5pm PHOTOS—The bridal party (and Bacon, the rescue pup!) spend some time with the photographer; guests keep partying!
Amy found me standing next to a lace-swaddled heat lamp, watching the bridal party attempt a “fun one” (truly odd expressions from the men, a few half-hearted tongues out from the women)。 An ambitious groomsman, the shortest of the group, proposed that the rest of them moon the camera. The bride looked at the groom with Please No face, and when the moment came, only the instigator pulled down his pants.
“I feel like you’re avoiding me,” Amy said. She was wearing a flapper dress and had her lips painted in an adorable twenties-style cupid’s bow. “Why didn’t you dress up? You could have done those little flippy bangs.”
I told her short bangs on someone with my hip-to-waist ratio made people feel in danger of a burlesque performance, or a lecture about how Marilyn Monroe wore a size fourteen.
“God, it’s so depressing, isn’t it?” I said.

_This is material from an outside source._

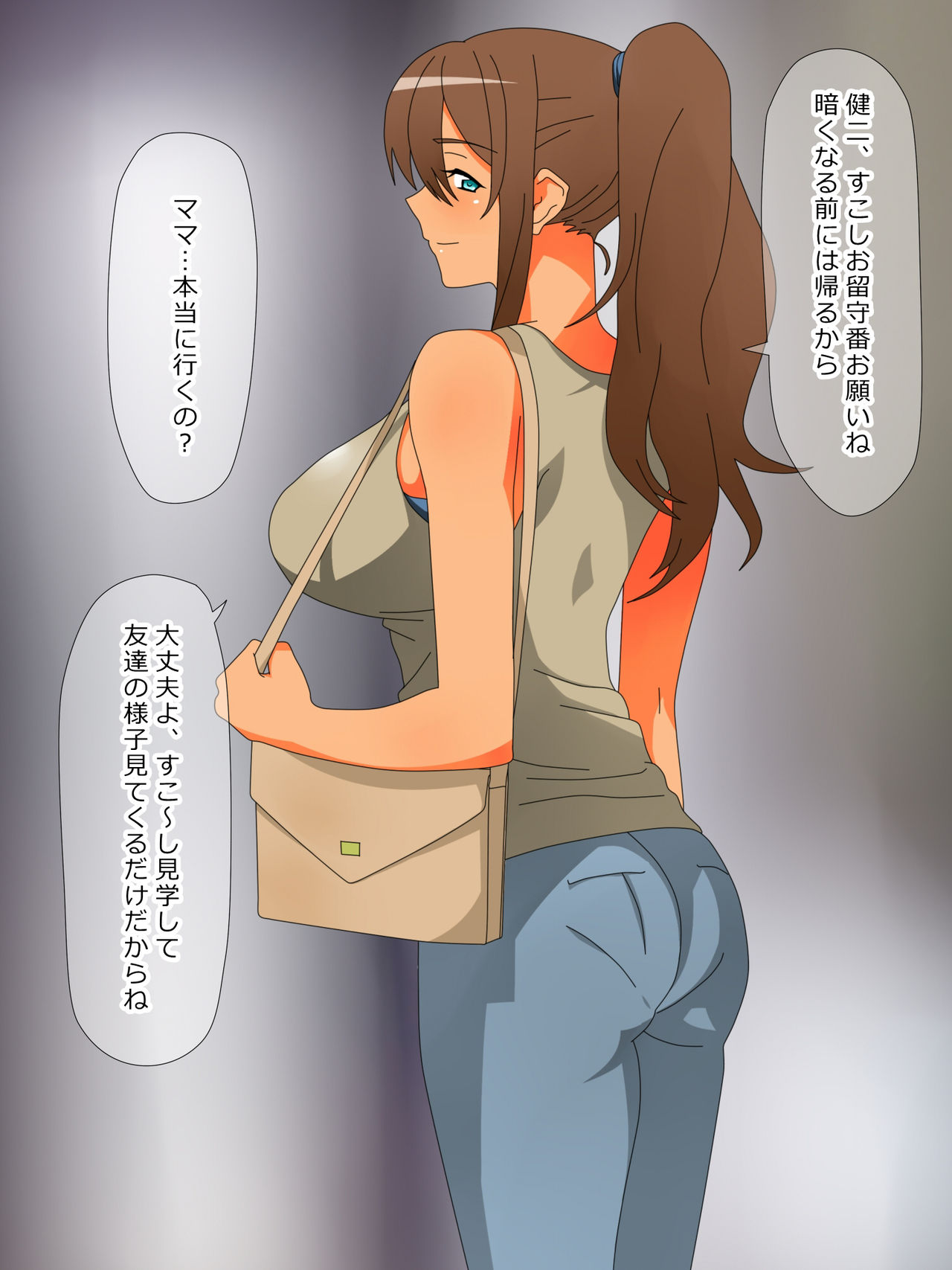 Shuukyou ni Hamatta Mama ga Hahaoya o Yameru Ohanashi page 4 full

“I don’t think so,” said Amy. “If you ask me, beauty has no size. Like, I prefer myself when I’m keeping fit and eating healthy, but I think you can look however you want and still be so gorgeous.” She pulled me into an affectionate side hug.
“I meant this,” I said, gesturing at the photo booth and the bean bag toss and the couples referring to themselves as the “Wedding Attenders.” “It’s the beginning of the deluge. It’s going to be wedding after wedding. A whole spring and summer of spending money congratulating other people and needing to have something to say about the color scheme.”

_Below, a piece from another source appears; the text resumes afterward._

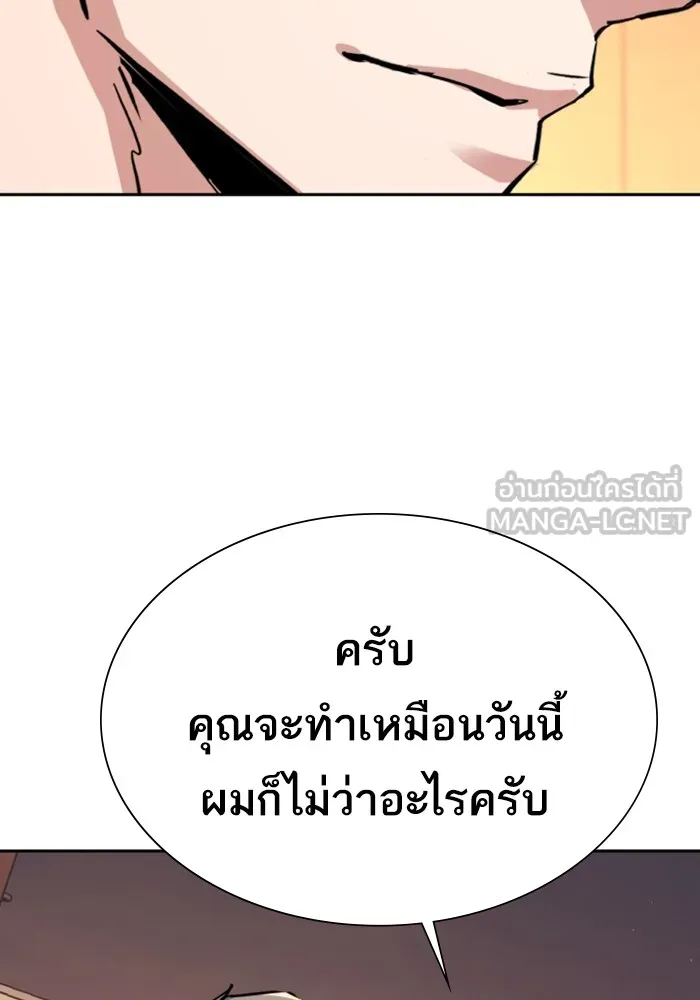 พี่ชายสายบอดี้การ์ด ตอนที่ 128 รูปที่ 69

Amy asked if I had a lot of other invites lined up.
“Not yet,” I said, “but they’re coming, and I’ll put them on my fridge, and every time I reach for almond milk, I’ll have to remember that some girl I went to summer camp with has love in her life and I don’t.”
Amy frowned. “Divorce rate is hovering at, like, forty-five percent these days,” she said. “Like half the couples you have to buy expensive place mats for are doomed.”
I looked at Amy, surprised. “That’s quite pessimistic for you.”
She smiled happily. “I know, right? I’m like an empath. I adjust to the emotional output of people around me, even if it’s all goth and intense like yours.”
“I’m wearing Reformation,” I said.
“Sure,” she said. “But you are exuding a gothic energy.”
Across the room, Ryan the therapy clown was wearing 1920s-style plus fours that ballooned stupidly below the knee. His outfit was so embarrassing I could tell he really cared for my friend, though I guessed he was also used to wearing ridiculous outfits at work. He did a huge, eager wave in Amy’s direction; Amy waved back and indicated that one of the drinks she was holding was intended for him. She turned to me.
“Can you cheer up, please?” she said. “You already brought an old lady as your date. You can’t bring bad vibes too.”
Amy skipped off, and I tried to figure out how to exude happiness or at least confidence, almost instantly admitting defeat and ordering a tequila soda instead. Across the room, Emily let her new husband hoist her onto his shoulders, his head disappearing beneath the huge, fluffy skirt she’d changed into for the party.